As a dealer, I personally didn't care for the draw cycle of the Omen last year, and though it is better this year than last, I don't care for it... but if you have to have that extra 15 fps over an Axe 6 or a DS Evo or something like that, then you should try one. The bow does shoot VERY WELL and ACCURATELY far beyond 60 yards ... and didn't someone mention it's really really FAST?! 
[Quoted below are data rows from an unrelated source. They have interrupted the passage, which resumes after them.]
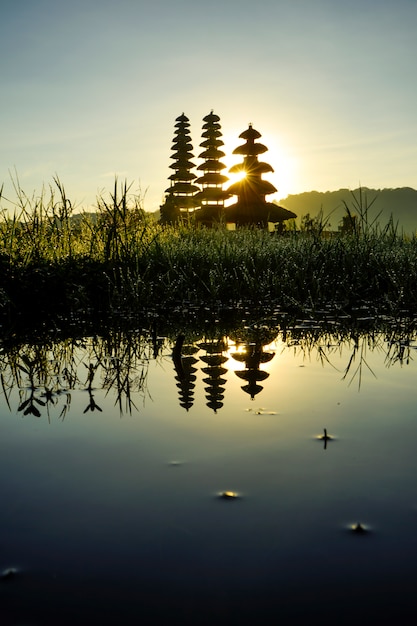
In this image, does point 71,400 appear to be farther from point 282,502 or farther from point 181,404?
point 282,502

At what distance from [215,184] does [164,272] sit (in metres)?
35.1

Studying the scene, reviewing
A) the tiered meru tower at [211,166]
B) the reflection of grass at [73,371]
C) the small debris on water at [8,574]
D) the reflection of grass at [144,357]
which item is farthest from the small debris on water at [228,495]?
the tiered meru tower at [211,166]

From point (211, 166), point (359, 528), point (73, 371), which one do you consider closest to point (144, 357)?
point (73, 371)

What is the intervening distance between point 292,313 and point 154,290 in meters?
1.94

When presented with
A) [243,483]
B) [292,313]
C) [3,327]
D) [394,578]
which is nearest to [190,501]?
[243,483]

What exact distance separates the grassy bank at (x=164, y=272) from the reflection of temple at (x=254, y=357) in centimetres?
157

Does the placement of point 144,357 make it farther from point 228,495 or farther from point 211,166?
point 211,166

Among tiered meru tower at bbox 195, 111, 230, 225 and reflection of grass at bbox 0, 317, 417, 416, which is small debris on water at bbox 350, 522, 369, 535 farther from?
tiered meru tower at bbox 195, 111, 230, 225

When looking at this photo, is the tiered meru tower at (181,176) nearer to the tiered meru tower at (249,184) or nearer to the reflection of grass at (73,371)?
the tiered meru tower at (249,184)

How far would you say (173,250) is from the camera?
8.52m

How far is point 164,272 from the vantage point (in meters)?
8.16

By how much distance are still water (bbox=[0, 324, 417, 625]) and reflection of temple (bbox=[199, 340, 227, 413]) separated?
20 mm

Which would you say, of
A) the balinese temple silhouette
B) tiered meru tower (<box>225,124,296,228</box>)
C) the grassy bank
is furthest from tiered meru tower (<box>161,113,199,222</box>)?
the grassy bank

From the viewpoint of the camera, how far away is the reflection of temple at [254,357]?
350cm
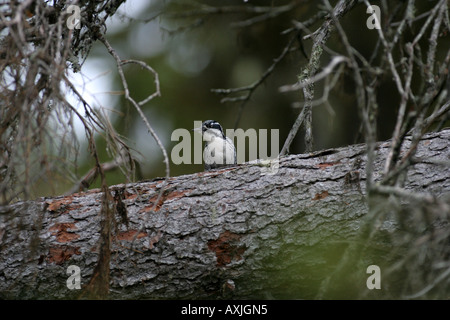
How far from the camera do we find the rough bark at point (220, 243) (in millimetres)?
3502

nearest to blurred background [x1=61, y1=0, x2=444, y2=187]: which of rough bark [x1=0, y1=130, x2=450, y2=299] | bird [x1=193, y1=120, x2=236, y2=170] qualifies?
bird [x1=193, y1=120, x2=236, y2=170]

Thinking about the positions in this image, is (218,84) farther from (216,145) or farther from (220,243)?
(220,243)

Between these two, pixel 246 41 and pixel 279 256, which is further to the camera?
pixel 246 41

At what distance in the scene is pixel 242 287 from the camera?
11.7 ft

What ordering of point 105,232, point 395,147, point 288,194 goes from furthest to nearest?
point 288,194
point 105,232
point 395,147

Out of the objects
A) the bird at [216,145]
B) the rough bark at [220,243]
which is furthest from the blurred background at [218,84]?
the rough bark at [220,243]

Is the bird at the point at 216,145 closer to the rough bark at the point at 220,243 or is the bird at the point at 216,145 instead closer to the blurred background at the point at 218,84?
the blurred background at the point at 218,84

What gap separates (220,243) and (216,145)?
229cm

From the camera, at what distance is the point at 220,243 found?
355 cm

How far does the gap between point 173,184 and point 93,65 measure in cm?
294

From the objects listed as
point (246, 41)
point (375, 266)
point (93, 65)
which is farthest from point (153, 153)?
point (375, 266)

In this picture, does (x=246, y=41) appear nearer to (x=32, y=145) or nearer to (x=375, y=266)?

I just have to ask you Kill_'em, where exactly did you get to shoot the Omen Pro?


----------



## Guest (Feb 25, 2011)

TopofUtahArcher said:


> As a dealer, I personally didn't care for the draw cycle of the Omen last year, and though it is better this year than last, I don't care for it... but if you have to have that extra 15 fps over an Axe 6 or a DS Evo or something like that, then you should try one. The bow does shoot VERY WELL and ACCURATELY far beyond 60 yards ... and didn't someone mention it's really really FAST?!
> 
> I just have to ask you Kill_'em, where exactly did you get to shoot the Omen Pro?


sorry, i should clarify, wasnt talking about the Omen Pro when i said ive owned one. just the Omen from last year. i have shot the Omen Pro. it was a demo bow at an expo that i was able to shoot a few arrows through. like i said, i was less then impressed.


----------